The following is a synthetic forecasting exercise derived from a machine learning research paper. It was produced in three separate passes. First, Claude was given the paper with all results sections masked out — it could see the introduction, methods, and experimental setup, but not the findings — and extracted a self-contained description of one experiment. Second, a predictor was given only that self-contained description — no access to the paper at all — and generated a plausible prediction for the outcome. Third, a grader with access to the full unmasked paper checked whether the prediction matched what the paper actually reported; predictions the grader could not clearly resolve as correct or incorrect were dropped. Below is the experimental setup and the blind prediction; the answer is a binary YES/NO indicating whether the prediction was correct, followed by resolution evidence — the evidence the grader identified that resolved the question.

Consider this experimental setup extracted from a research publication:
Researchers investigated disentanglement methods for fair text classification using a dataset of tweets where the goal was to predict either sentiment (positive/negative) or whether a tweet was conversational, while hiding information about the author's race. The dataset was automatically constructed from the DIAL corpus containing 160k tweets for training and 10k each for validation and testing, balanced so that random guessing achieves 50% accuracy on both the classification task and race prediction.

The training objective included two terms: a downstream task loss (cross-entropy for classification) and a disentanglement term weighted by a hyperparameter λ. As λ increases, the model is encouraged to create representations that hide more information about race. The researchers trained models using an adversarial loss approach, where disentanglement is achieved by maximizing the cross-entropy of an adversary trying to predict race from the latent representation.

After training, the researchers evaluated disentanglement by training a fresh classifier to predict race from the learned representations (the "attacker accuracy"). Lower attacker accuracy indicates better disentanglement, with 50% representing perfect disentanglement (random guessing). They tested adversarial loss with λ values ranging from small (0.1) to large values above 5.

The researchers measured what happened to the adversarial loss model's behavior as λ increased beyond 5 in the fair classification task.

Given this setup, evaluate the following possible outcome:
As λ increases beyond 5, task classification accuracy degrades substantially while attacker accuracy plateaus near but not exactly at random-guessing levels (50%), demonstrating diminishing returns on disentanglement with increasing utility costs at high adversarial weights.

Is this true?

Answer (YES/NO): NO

--*--

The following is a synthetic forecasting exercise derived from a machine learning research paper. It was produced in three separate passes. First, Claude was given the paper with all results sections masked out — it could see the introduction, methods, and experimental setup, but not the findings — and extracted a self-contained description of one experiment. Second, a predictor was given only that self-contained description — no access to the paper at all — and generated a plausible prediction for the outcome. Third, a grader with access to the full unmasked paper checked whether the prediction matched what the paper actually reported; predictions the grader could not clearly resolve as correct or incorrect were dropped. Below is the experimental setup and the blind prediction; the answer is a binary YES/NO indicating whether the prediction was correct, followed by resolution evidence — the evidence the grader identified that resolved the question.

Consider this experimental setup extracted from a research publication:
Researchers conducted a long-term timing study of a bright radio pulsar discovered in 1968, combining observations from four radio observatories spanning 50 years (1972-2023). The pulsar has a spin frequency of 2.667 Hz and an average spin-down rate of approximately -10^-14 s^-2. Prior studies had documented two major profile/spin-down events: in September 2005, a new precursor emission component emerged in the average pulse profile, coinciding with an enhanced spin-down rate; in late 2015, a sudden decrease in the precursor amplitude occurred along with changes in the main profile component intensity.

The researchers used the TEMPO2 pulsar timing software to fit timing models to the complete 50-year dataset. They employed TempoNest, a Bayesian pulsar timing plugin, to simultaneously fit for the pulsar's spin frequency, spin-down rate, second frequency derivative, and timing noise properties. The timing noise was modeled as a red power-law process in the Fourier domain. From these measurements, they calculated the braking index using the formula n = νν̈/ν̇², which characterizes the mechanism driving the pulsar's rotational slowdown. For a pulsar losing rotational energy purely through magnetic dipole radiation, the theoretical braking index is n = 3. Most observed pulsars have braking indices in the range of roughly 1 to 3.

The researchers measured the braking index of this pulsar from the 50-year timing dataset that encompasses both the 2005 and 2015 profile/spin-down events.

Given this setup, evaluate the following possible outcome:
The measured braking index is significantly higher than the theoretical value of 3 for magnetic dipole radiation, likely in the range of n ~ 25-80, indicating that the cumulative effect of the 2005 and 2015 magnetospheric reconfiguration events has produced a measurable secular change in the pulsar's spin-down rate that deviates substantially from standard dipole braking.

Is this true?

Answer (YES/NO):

--*--

Task requirements:
What are the lines, exactly as written above, from the line with "The researchers measured what" to the line with "Answer (YES/NO): NO", both included? Output only those.

Response for this exercise:
The researchers measured what happened to the adversarial loss model's behavior as λ increased beyond 5 in the fair classification task.

Given this setup, evaluate the following possible outcome:
As λ increases beyond 5, task classification accuracy degrades substantially while attacker accuracy plateaus near but not exactly at random-guessing levels (50%), demonstrating diminishing returns on disentanglement with increasing utility costs at high adversarial weights.

Is this true?

Answer (YES/NO): NO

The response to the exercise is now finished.